Syarat hingga alur membuat sertifikat tanah
1. Pemohon mengajukan permohonan pengukuran bidang tanah dengan syarat dokumen berupa:
– Formulir permohonan yang sudah diisi dan ditandatangani pemohon atau kuasanya di atas meterai cukup.
– Fotokopi identitas pemohon, baik Kartu Tanda Penduduk (KTP) maupun Kartu Keluarga (KK), serta kuasa apabila dikuasakan, yang telah dicocokkan dengan aslinya oleh petugas loket.
– Fotokopi Surat Pemberitahuan Pajak Terutang (SPPT) dan Pajak Bumi dan Bangunan (PBB) tahun berjalan yang telah dicocokkan dengan aslinya oleh petugas loket
– Alas hak atau bukti kepemilikan tanah (apakah warisan, hibah, atau jual beli).
– Foto patok batas yang telah dipasang.
Pemasangan patokan ini atas dasar kesepakatan pemohon dan tetangga, tanda batas ini bertujuan memberikan kepastian batas bidang tanah, serta memudahkan dan mempercepat petugas untuk mengukur tanah.
Patok batas dapat terbuat dari beton, pipa besi, pipa paralon, atau kayu dengan ukuran minimal 50 sentimeter (40 sentimeter masuk ke tanah, 10 sentimeter di permukaan).
2. Selanjutnya cek plotting atau peninjauan pertama kali oleh petugas pertanahan untuk mengecek koordinat tanah yang akan dibuatkan sertifikatnya.
Baca juga: Wujudkan Pelayanan Humanis, Kantah Palangka Raya Sambangi Yayasan Bhumibakti Adiguna
Petugas pertanahan akan menginput atau mendaftarkan berkas pada aplikasi, sehingga keluar Surat Perintah Setor atau SPS.

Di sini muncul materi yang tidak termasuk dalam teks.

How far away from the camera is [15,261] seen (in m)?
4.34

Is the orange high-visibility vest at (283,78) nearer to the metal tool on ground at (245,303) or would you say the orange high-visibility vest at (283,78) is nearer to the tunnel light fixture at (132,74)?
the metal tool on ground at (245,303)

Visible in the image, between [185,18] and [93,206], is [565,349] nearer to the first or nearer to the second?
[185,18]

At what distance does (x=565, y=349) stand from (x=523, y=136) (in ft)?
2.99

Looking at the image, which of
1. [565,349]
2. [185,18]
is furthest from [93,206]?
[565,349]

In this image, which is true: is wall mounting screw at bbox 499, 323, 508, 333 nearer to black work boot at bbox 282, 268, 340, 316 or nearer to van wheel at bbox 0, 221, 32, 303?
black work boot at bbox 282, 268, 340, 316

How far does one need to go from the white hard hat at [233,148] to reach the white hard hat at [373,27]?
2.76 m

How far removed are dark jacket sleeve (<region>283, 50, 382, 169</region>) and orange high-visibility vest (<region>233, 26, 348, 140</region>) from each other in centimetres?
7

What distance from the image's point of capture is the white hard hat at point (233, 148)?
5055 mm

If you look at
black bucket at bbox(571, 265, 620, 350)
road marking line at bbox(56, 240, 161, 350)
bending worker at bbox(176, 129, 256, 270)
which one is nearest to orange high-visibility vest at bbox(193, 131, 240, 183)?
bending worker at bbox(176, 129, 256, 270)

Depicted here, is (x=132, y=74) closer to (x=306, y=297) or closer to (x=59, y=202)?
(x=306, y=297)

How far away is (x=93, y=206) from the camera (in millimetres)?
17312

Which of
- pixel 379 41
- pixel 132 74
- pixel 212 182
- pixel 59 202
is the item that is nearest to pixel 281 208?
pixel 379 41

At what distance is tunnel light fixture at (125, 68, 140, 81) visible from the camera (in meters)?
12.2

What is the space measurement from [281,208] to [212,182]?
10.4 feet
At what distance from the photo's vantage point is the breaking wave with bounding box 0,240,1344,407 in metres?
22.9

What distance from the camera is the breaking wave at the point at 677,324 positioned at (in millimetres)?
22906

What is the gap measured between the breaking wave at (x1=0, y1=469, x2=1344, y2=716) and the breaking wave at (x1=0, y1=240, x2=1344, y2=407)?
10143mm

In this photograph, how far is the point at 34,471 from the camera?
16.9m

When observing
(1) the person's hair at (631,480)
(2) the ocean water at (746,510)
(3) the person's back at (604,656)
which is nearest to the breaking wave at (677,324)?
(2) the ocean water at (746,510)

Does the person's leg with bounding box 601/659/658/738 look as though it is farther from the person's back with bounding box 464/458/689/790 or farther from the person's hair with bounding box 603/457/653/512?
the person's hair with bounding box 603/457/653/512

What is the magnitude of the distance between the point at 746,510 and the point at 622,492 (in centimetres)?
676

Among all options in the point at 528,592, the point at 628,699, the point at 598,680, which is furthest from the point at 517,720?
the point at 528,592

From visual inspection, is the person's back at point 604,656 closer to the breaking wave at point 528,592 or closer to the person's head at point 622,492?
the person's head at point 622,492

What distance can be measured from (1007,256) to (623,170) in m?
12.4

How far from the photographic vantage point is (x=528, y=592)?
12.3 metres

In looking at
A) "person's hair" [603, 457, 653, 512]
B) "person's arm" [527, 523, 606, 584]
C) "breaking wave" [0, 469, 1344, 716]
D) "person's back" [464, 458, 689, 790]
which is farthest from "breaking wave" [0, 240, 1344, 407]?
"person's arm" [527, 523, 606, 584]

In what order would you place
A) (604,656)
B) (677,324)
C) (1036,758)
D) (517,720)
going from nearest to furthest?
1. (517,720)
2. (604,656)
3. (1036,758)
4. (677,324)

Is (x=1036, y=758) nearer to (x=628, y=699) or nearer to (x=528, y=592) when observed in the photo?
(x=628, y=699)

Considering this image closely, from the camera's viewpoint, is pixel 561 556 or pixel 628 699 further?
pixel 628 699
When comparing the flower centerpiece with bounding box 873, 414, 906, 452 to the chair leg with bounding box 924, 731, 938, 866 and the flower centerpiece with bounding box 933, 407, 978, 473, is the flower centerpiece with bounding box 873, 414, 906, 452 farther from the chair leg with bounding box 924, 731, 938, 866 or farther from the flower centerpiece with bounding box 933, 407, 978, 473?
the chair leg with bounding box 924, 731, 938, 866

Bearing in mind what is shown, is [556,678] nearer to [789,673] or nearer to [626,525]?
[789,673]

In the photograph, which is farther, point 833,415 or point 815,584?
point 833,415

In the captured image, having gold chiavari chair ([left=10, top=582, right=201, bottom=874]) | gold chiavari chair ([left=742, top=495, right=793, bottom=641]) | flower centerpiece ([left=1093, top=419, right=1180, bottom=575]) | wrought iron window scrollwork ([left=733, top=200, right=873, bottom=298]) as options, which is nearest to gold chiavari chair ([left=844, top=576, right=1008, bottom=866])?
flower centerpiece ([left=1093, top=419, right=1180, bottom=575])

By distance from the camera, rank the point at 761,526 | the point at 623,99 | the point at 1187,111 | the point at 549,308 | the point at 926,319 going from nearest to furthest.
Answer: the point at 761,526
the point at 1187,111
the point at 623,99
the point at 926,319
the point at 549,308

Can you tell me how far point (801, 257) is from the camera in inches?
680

SPS berisi perincian biaya pelayanan sesuai aturan yang perlu segera dilunasi oleh pemohon melalui bank atau kantor pos.
3. Kantor Pertanahan setempat akan menerbitkan surat tugas pengukuran, disusul pengukuran tanah oleh petugas yang didampingi dengan pemohon dan saksi.
4. Kantor Pertanahan kemudian akan mengeluarkan surat tugas untuk Panitia A yang bertugas untuk melakukan pemeriksaan data fisik dan yuridis tanah.
Dari hasil pemeriksaan, petugas akan menerbitkan Surat Keputusan (SK) Pemberian Hak atas Tanah yang dapat diperoleh pemohon di loket.
Pada tahap terakhir tersebut, Kantor Pertanahan akan menerbitkan sertifikat tanah yang sudah ditandatangani oleh Kepala Kantor Pertanahan setempat.
Durasi dan biaya membuat sertifikat tanah
Baca juga: Kantor Pertanahan Kota Palangka Raya Serahkan Aset Pemda
Masih berdasarkan laman resmi, pembuatan sertifikat tanah atau pendaftaran hak atas tanah untuk pertama kalinya membutuhkan waktu penyelesaian hingga 98 hari kerja.
Namun, dengan catatan, permohonan pembuatan sertifikat tanah tersebut harus didukung oleh bukti kepemilikan yang lengkap.
Sementara itu, tarif atau biaya membuat sertifikat tanah untuk pertama kalinya telah tertuang dalam Peraturan Pemerintah (PP) Nomor 128 Tahun 2015 tentang Jenis dan Tarif atas Jenis Penerimaan Negara Bukan Pajak yang Berlaku pada Kementerian ATR/BPN.
Biaya pembuatan sertifikat tanah di Kantor Pertanahan dihitung berdasarkan luas bidang yang dimohon.
Lalu biaya juga disesuaikan menurut penggunaan tanah, baik pertanian maupun non-pertanian, serta provinsi tempat tanah berada.